How does Vapi handle interruptions?
Vapi uses voice activity detection and a proprietary classifier to distinguish true interruptions from backchannels. You tune sensitivity via transcriber.endpointing.silenceThresholdMs and subscribe to speech-update events on the client side to add custom interrupt logic on top of Vapi's built-in handling.
What is the difference between a backchannel and a true interruption?
A backchannel is a short acknowledgment — 'yeah,' 'mm-hmm,' 'okay' — that signals listening without taking the floor. A true interruption contains new content: a question, correction, or directive to stop. Production systems distinguish them using a duration guard (under 400ms = likely backchannel) combined with content-word detection in the interim transcript.
How fast should barge-in detection be?
The 2026 production standard is barge-in detection latency under 400ms from speech onset, false barge-in rate below 2%, and missed true interruptions below 1%. TTS flush time should be under 60ms. Total perceived silence after an interruption — including LLM generation and TTS re-entry — typically runs 1–2 seconds.
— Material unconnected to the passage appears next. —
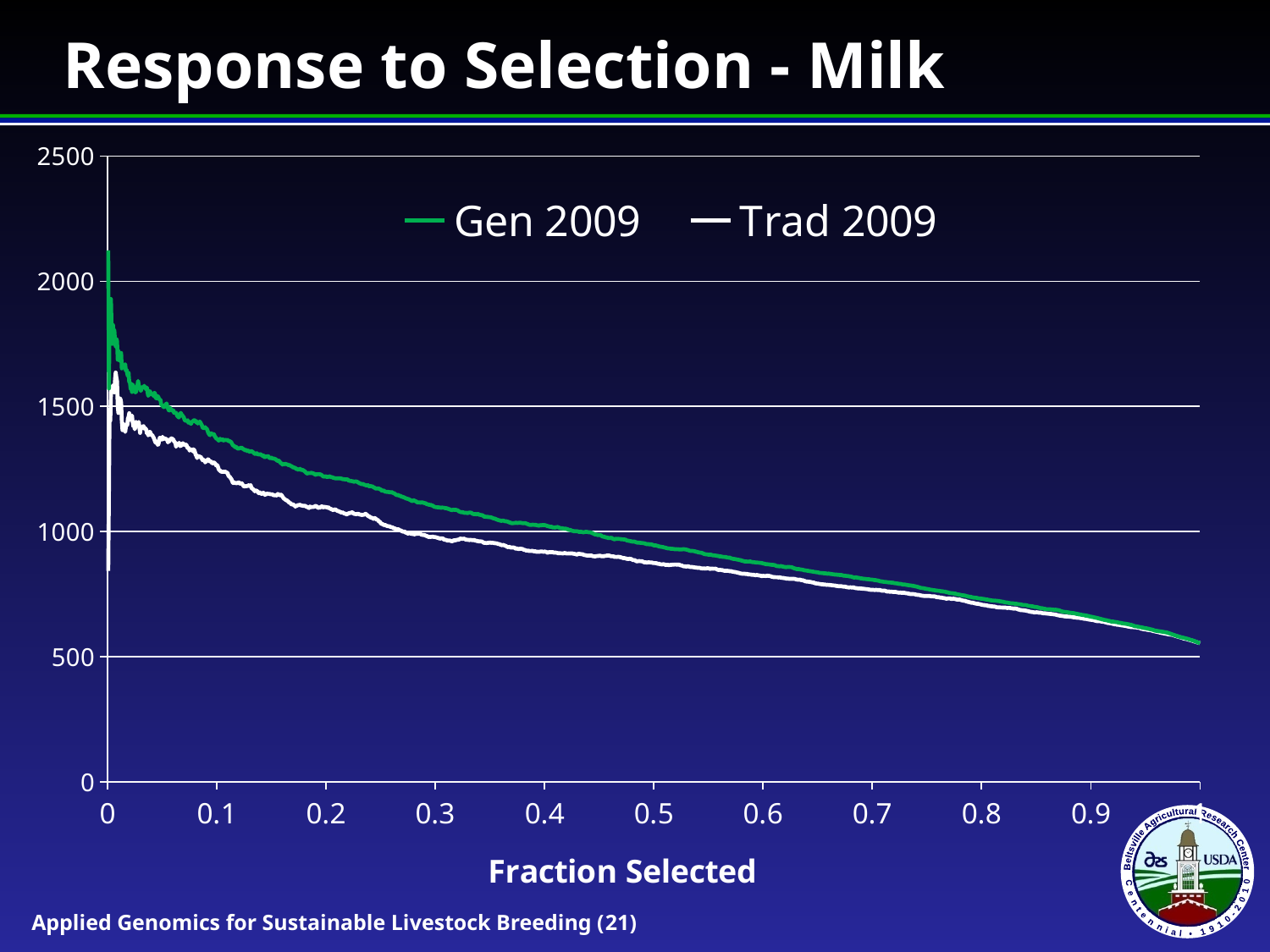
Is the value for Gen 2009 at a fraction selected of 0.9 greater or less than 500? greater What kind of chart is shown on the slide? Line chart At a fraction selected of 0.2, which series has the higher value, Gen 2009 or Trad 2009? Gen 2009 Do the values for Trad 2009 rise or fall as Fraction Selected increases? Fall Is the value for Gen 2009 at a fraction selected of 0.2 greater or less than 1000? greater Is the value for Gen 2009 at a fraction selected of 0.5 greater or less than 1000? less What is the title of the chart? Response to Selection - Milk Do the values for Gen 2009 rise or fall as Fraction Selected increases? Fall What is the label of the x axis? Fraction Selected How many series does the legend list? 2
Do I need custom VAD for barge-in to work?
Not if you are using Vapi. Vapi includes built-in VAD and backchannel detection that cover the common cases. Custom VAD — typically Silero running in an ONNX worker thread — is only worth building if you have a custom WebRTC or SIP stack, unusual noise environments, or need sub-200ms interrupt detection that Vapi's defaults cannot reach.